- Opening Delimiter -

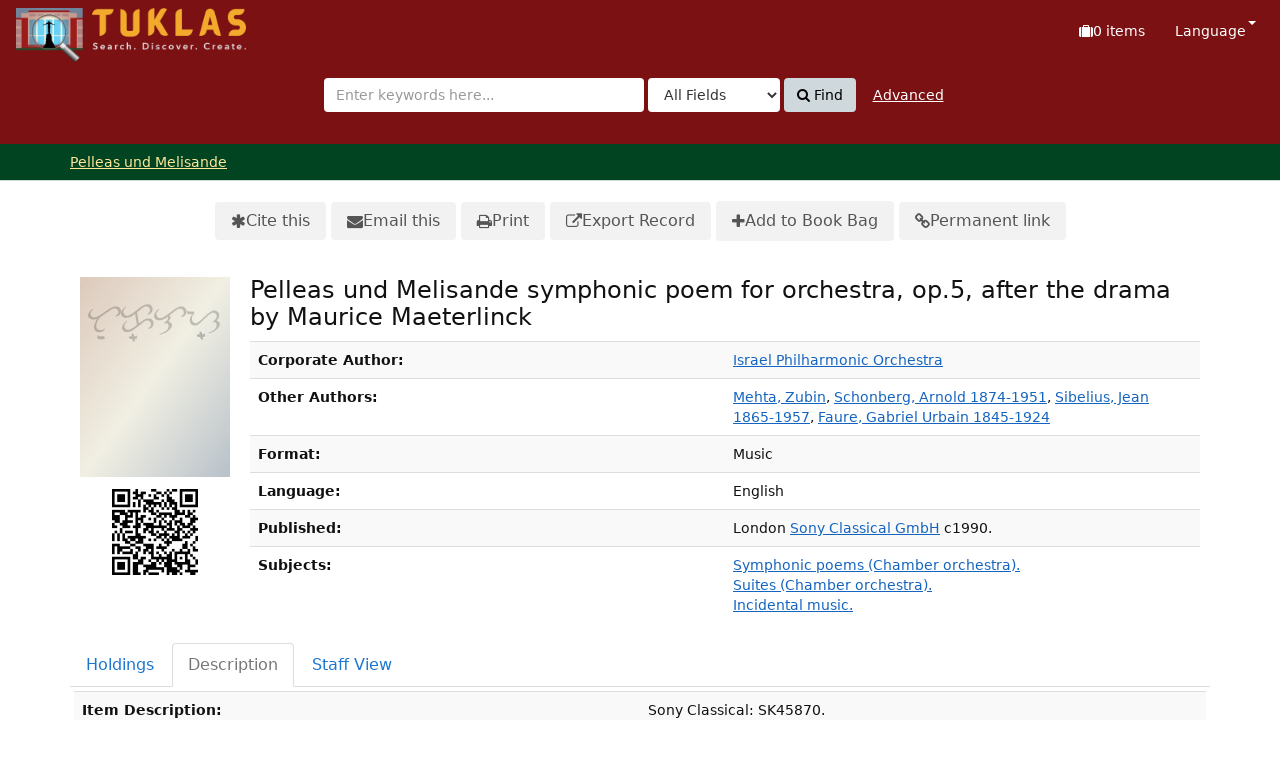

--- FILE ---
content_type: text/html; charset=UTF-8
request_url: https://tuklas.up.edu.ph/Record/UP-99796217606469750/AjaxTab
body_size: 441
content:
<table class="table table-striped">
  <caption class="sr-only">Description</caption>
            <tr><th>Item Description:</th><td>Sony Classical: SK45870.<br>Program notes (15 p.) in English with German, French and Italian translations enclosed.</td></tr>
          <tr><th>Physical Description:</th><td>1 sound disc (77 mins.) digital 4 3/4 in.</td></tr>
      </table>
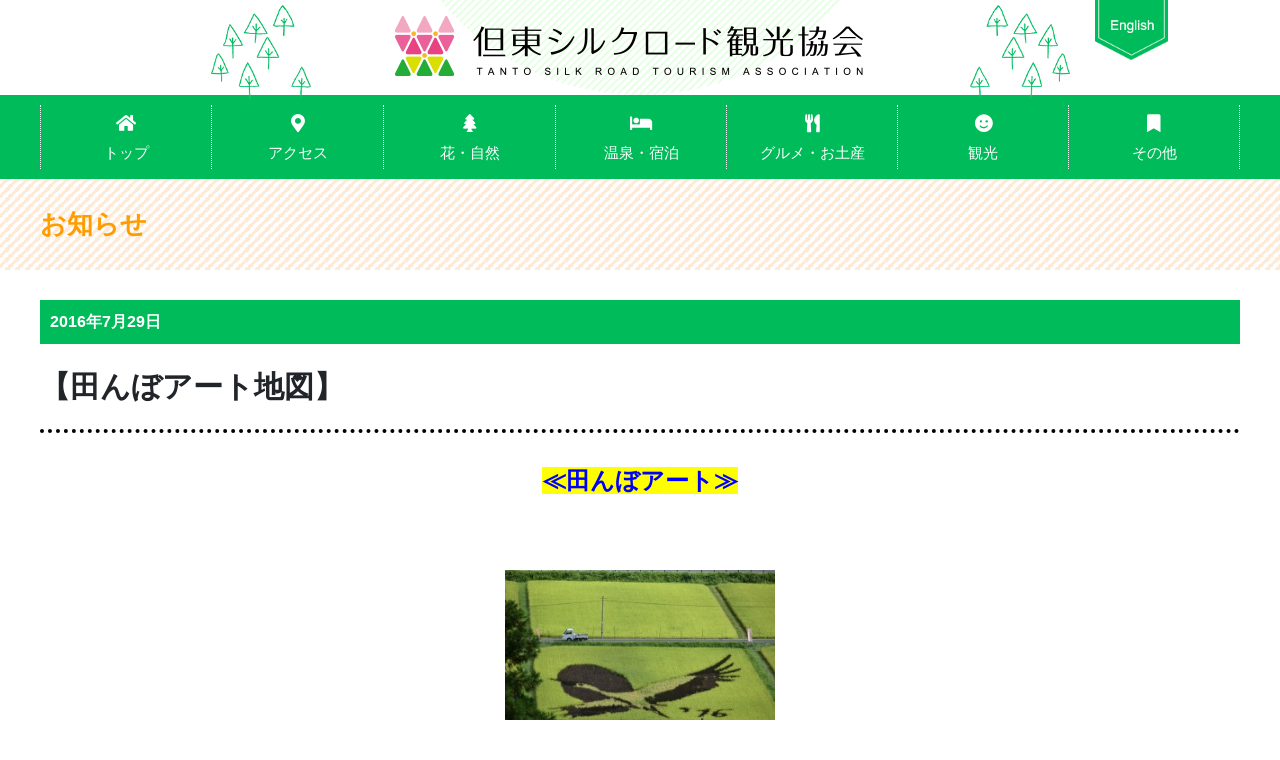

--- FILE ---
content_type: application/javascript
request_url: https://tantosilk.gr.jp/js/setting.js
body_size: 3417
content:
// JavaScript Document

/* スマホ時のメニュースライド表示処理 */
$(function() {
	var activeClass = 'active';
	
	function hamburgBtn() {
       	$('.btn_hamburger').on('click', function(event) {
           	$button = $(this);
           	event.preventDefault();

			$button.find('a').toggleClass(activeClass);
			$button.parent().next().slideToggle(500);
       	});
   	};
	hamburgBtn();
});

$(function() {
	function fixScroll(){
    //pointYに現在のスクロール位置の値を格納
		pointY = $(window).scrollTop();

		$('.btn_hamburger').on('click', function(event) {
			$("html").toggleClass("test");
			if ($("html").hasClass("test")) {
				pointY = $(window).scrollTop();
				$("body").css({"position":"fixed","top": -pointY, "width": "100%"});
				$(".header").css({"top": "0"})
			} else {
				$("body").removeAttr("style");
				$(window).scrollTop(pointY);
			}
		});
	};
	fixScroll();
});

/* スライドメニューの高さ処理 */
$(window).on("load scroll resize",function () {
	wW = window.innerWidth ? window.innerWidth: $(window).width();
	if (wW <= 767) {
		var nH = $('.header').innerHeight();	// ヘッダーの高さを所得
		var wH = window.innerHeight || document.documentElement.clientHeight || document.body.clientHeight; 	    // 表示画面の高さを取得(バーを含む)
		var hH = wH - nH;					// 表示画面とヘッダーの差分を算出
		$('.main-nav ul').css('height', hH + 'px'); // 算出した差分をナビエリアの高さに指定
	} else {
		return false;
	}
});	

/* ある程度スライド後のメニュー固定 */
/*
$(window).on("ready scroll",function () {
	function menuFixed() {
		var wW = window.innerWidth ? window.innerWidth: $(window).width();
		var headerHeight = $('.logo').innerHeight();
		var scrollMenu = $(window).scrollTop();
		if (wW >= 767) {
			if (scrollMenu >= headerHeight) {
				$(".menu-div").css("position","fixed");
				$(".menu-div").css("top","0px");
				$("#main-wrap").css("margin-top" , "84px");
			} else {
				$(".menu-div").css("position","static");
				$("#main-wrap").css("margin-top" , "0px");
			}
		}
	}
	menuFixed();
});	
*/
/* PCサイズに戻った時のスマホ要素のreset */
$(window).on('load resize orientationchange',function(){
	wW = window.innerWidth ? window.innerWidth: $(window).width();
	if (wW > 767) {
		$('body').removeAttr('style');
		$('.main-nav ul').removeAttr('style');
		$('.main-nav').removeAttr('style');
		$('.menu-div').removeAttr('style');
		$('.btn_hamburger a').removeClass("active");
	} else {
		return false;
	}	
});

/* コンテンツ高さ合わせ */
$(function() {
    $('.slide-contents p').matchHeight();
	$('.facility-height').matchHeight();
});

/* PC時スライダーの左右白領域の計算 */
$(window).on("load orientationchange resize",function () {
	var slideHeight = $("#top-div").innerHeight();
	$(".top-slide-height").css("height", slideHeight + "px");
});	

/* 写真の切り替え処理 */
$(document).ready(function()
{
  //change_thumb
  $(function(){
    $('.select-box a').click(function(){
      var h = $(this).eq(0).attr('rel');
      $('.image-box img').fadeOut(function(){
        ($('.image-box img').attr("src",h)).fadeIn();
      });
      return false;
    })
  });
   
});

/* PC時スライダーの左右白領域の計算 */
$(window).on("load orientationchange resize",function () {
	var boxHeight = $(".image-box").innerHeight();
	$(".facility-main .col-lg-4").css("height", boxHeight + "px");
});	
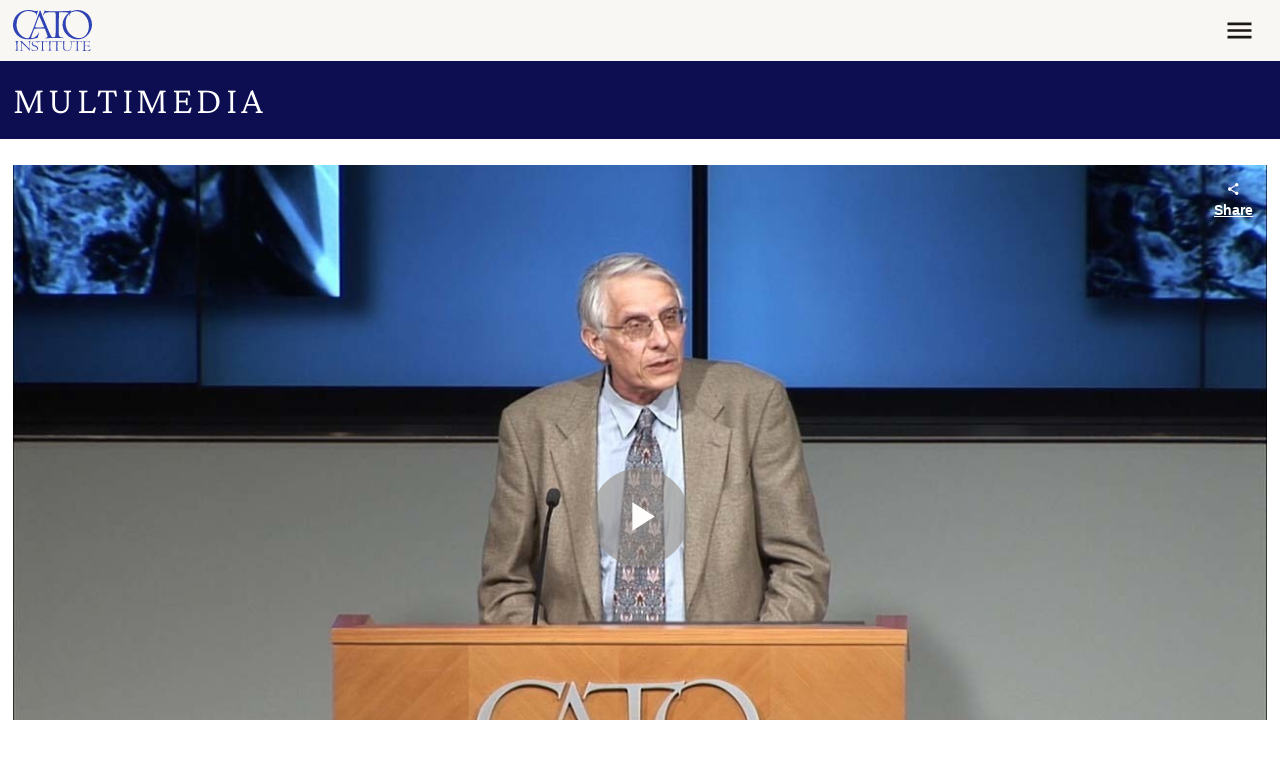

--- FILE ---
content_type: image/svg+xml
request_url: https://www.cato.org/build/cato_2020/images/creative-commons.svg
body_size: 939
content:
<svg xmlns="http://www.w3.org/2000/svg" xmlns:xlink="http://www.w3.org/1999/xlink" width="81" height="16"><defs><path id="a" d="M0 0h20.356v11.652H0z"/></defs><g fill="none" fill-rule="evenodd"><path fill="#FFF" fill-rule="nonzero" stroke="#000" stroke-width="1.001" d="M1.494.533h79v14h-79z"/><path fill="#000" fill-rule="nonzero" d="M2.975 1.933h76.038v11.2H2.975z"/><path fill="#ABB1AA" fill-rule="nonzero" d="M2.975 1.945v11.2h20.08c1.293-1.633 2.165-3.532 2.165-5.6 0-2.054-.857-3.973-2.133-5.6z"/><g transform="translate(2.974 1.707)"><mask id="b" fill="#fff"><use xlink:href="#a"/></mask><g fill-rule="nonzero" mask="url(#b)"><path fill="#FFF" d="M17.316 5.826c.003 3.492-2.99 6.324-6.685 6.326-3.694.003-6.69-2.826-6.693-6.318v-.008C3.936 2.334 6.928-.498 10.623-.5s6.691 2.827 6.693 6.319z"/><path fill="#000" d="M16.065.677q2.225 2.103 2.225 5.15 0 3.046-2.187 5.095-2.321 2.158-5.485 2.158-3.128 0-5.39-2.14Q2.963 8.8 2.963 5.826q0-2.973 2.263-5.15 2.207-2.103 5.39-2.103 3.224 0 5.448 2.104m-9.839.943q-1.88 1.796-1.88 4.208 0 2.414 1.86 4.172 1.863 1.76 4.434 1.76t4.472-1.778q1.803-1.65 1.804-4.154 0-2.484-1.833-4.217T10.64-.122q-2.61 0-4.414 1.742m3.3 3.5q-.287-.591-.86-.592-1.015 0-1.015 1.291t1.014 1.29q.67 0 .957-.629l.938.472q-.67 1.126-2.011 1.126-1.035 0-1.657-.6-.622-.599-.622-1.652 0-1.034.641-1.643.641-.608 1.6-.608 1.416 0 2.03 1.055zm4.41 0q-.287-.591-.843-.592-1.035 0-1.035 1.291t1.035 1.29q.67 0 .94-.629l.958.472q-.67 1.126-2.008 1.126-1.033 0-1.654-.6-.62-.599-.62-1.652 0-1.034.63-1.643.63-.608 1.606-.608 1.415 0 2.026 1.055z"/></g></g><path fill="#FFF" fill-rule="nonzero" d="M30.052 6.901q.364 0 .552-.15.187-.15.187-.443 0-.288-.187-.438-.189-.154-.552-.154h-.85V6.9zm.052 2.45q.465 0 .695-.184.236-.184.236-.555 0-.364-.232-.544-.231-.184-.699-.184h-.903V9.35zm1.43-2.014q.497.135.768.5.272.364.272.892 0 .81-.584 1.208-.583.397-1.774.397h-2.553v-5.6h2.31q1.242 0 1.797.353.56.352.56 1.129 0 .409-.204.697-.204.285-.591.424m.905-2.603h1.682l1.359 1.996 1.358-1.996h1.686l-2.273 3.24v2.36h-1.539v-2.36zm5.254 2.843h2.51v1.092h-2.51zm3.712-2.843h1.718l2.17 3.841v-3.84h1.459v5.6h-1.719l-2.17-3.842v3.841h-1.458zm11.588 5.293a4 4 0 0 1-.883.31q-.459.106-.96.106-1.49 0-2.36-.78-.872-.784-.872-2.123 0-1.343.871-2.123.871-.784 2.362-.784.5 0 .959.105t.883.311v1.16a3.5 3.5 0 0 0-.843-.402 3 3 0 0 0-.875-.128q-.823 0-1.295.495-.471.495-.471 1.366 0 .866.471 1.361t1.295.495q.46 0 .875-.127.416-.128.843-.401zm1.163-2.45h2.509v1.092h-2.51zM62.02 4.91v1.186a5.7 5.7 0 0 0-.959-.312 4 4 0 0 0-.883-.105q-.55 0-.815.143a.47.47 0 0 0-.264.442q0 .225.176.353.18.124.648.214l.655.124q.995.188 1.414.57.42.382.42 1.088 0 .925-.587 1.38-.584.45-1.787.45-.567 0-1.138-.101a7.4 7.4 0 0 1-1.143-.3V8.82q.57.285 1.103.432.535.142 1.03.142.504 0 .772-.157a.5.5 0 0 0 .267-.45.48.48 0 0 0-.183-.405q-.18-.143-.724-.255l-.595-.124q-.895-.18-1.31-.574-.412-.394-.412-1.062 0-.836.575-1.286t1.655-.45q.49 0 1.01.071a10 10 0 0 1 1.075.206m5.367 4.404H64.98l-.38 1.02h-1.546l2.21-5.6h1.834l2.21 5.6h-1.547zm-2.022-1.04h1.634l-.815-2.227z"/></g></svg>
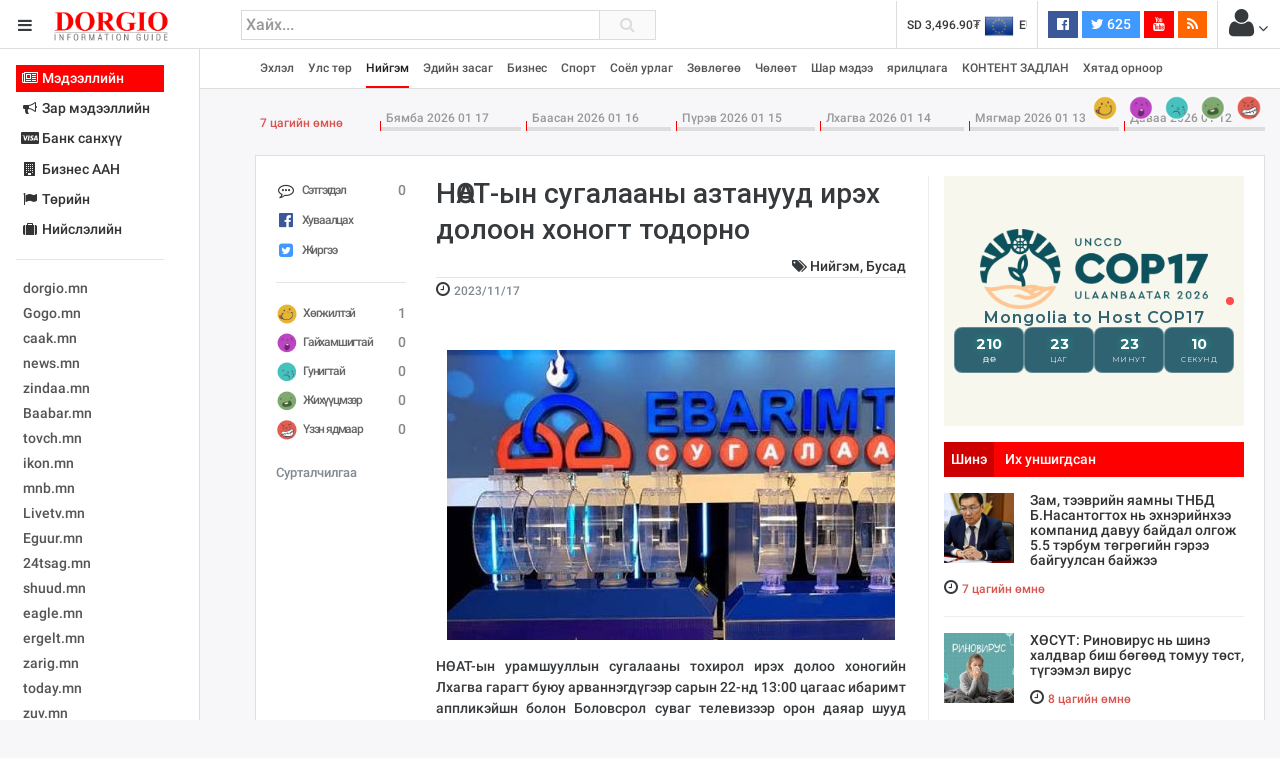

--- FILE ---
content_type: text/html; charset=utf-8
request_url: https://www.google.com/recaptcha/api2/aframe
body_size: 269
content:
<!DOCTYPE HTML><html><head><meta http-equiv="content-type" content="text/html; charset=UTF-8"></head><body><script nonce="4VcnmD014CwRMglvtoGLOQ">/** Anti-fraud and anti-abuse applications only. See google.com/recaptcha */ try{var clients={'sodar':'https://pagead2.googlesyndication.com/pagead/sodar?'};window.addEventListener("message",function(a){try{if(a.source===window.parent){var b=JSON.parse(a.data);var c=clients[b['id']];if(c){var d=document.createElement('img');d.src=c+b['params']+'&rc='+(localStorage.getItem("rc::a")?sessionStorage.getItem("rc::b"):"");window.document.body.appendChild(d);sessionStorage.setItem("rc::e",parseInt(sessionStorage.getItem("rc::e")||0)+1);localStorage.setItem("rc::h",'1768729008280');}}}catch(b){}});window.parent.postMessage("_grecaptcha_ready", "*");}catch(b){}</script></body></html>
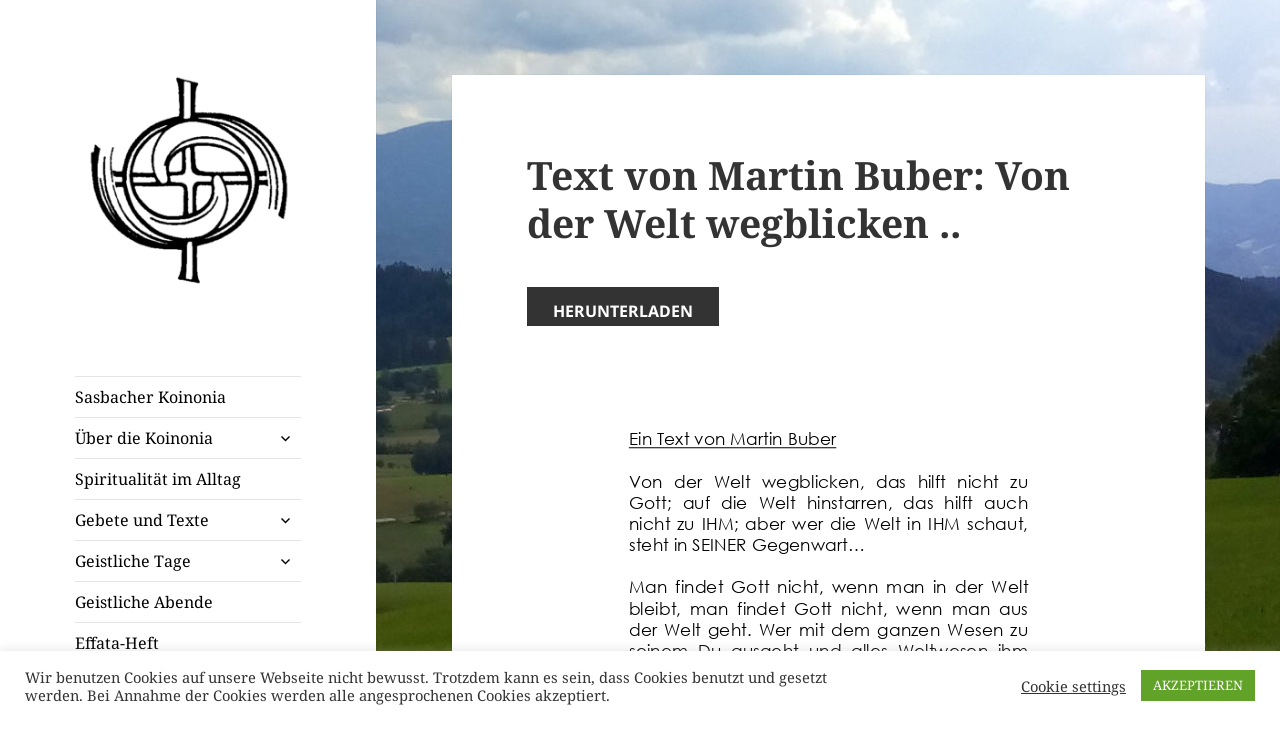

--- FILE ---
content_type: text/css
request_url: https://www.sasbacherkoinonia.de/wp-content/themes/twentyfifteen-child/style.css?ver=20221101
body_size: 7
content:
/* 
 Theme Name: Twenty Fifteen Child 
 Theme URI: http://www.sasbacherkoinonia.de 
 Description: Mein Child Theme 
 Author: Nikolaus Author 
 Template: twentyfifteen 
 Version: 1.0 
*/

/* =Ab hier kannst du deine CSS-Anpassungen eintragen */
/* ausblenden von Stolz ... */
/* .site-info { display: none ; } */
/* .site-info { display: none !important; } */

- Closing Delimiter -

# [Task prompt]
Pictures are to be left out, and the lines from the beginning of the records through the line with "var hH = wH" are to be printed exactly, with nothing added.

# [Output of the task]
--- FILE ---
content_type: text/html; charset=UTF-8
request_url: https://tuklas.up.edu.ph/Record/UP-99796217606469750/AjaxTab
body_size: 441
content:
<table class="table table-striped">
  <caption class="sr-only">Description</caption>
            <tr><th>Item Description:</th><td>Sony Classical: SK45870.<br>Program notes (15 p.) in English with German, French and Italian translations enclosed.</td></tr>
          <tr><th>Physical Description:</th><td>1 sound disc (77 mins.) digital 4 3/4 in.</td></tr>
      </table>

--- FILE ---
content_type: application/javascript
request_url: https://tantosilk.gr.jp/js/setting.js
body_size: 3417
content:
// JavaScript Document

/* スマホ時のメニュースライド表示処理 */
$(function() {
	var activeClass = 'active';
	
	function hamburgBtn() {
       	$('.btn_hamburger').on('click', function(event) {
           	$button = $(this);
           	event.preventDefault();

			$button.find('a').toggleClass(activeClass);
			$button.parent().next().slideToggle(500);
       	});
   	};
	hamburgBtn();
});

$(function() {
	function fixScroll(){
    //pointYに現在のスクロール位置の値を格納
		pointY = $(window).scrollTop();

		$('.btn_hamburger').on('click', function(event) {
			$("html").toggleClass("test");
			if ($("html").hasClass("test")) {
				pointY = $(window).scrollTop();
				$("body").css({"position":"fixed","top": -pointY, "width": "100%"});
				$(".header").css({"top": "0"})
			} else {
				$("body").removeAttr("style");
				$(window).scrollTop(pointY);
			}
		});
	};
	fixScroll();
});

/* スライドメニューの高さ処理 */
$(window).on("load scroll resize",function () {
	wW = window.innerWidth ? window.innerWidth: $(window).width();
	if (wW <= 767) {
		var nH = $('.header').innerHeight();	// ヘッダーの高さを所得
		var wH = window.innerHeight || document.documentElement.clientHeight || document.body.clientHeight; 	    // 表示画面の高さを取得(バーを含む)
		var hH = wH - nH;					// 表示画面とヘッダーの差分を算出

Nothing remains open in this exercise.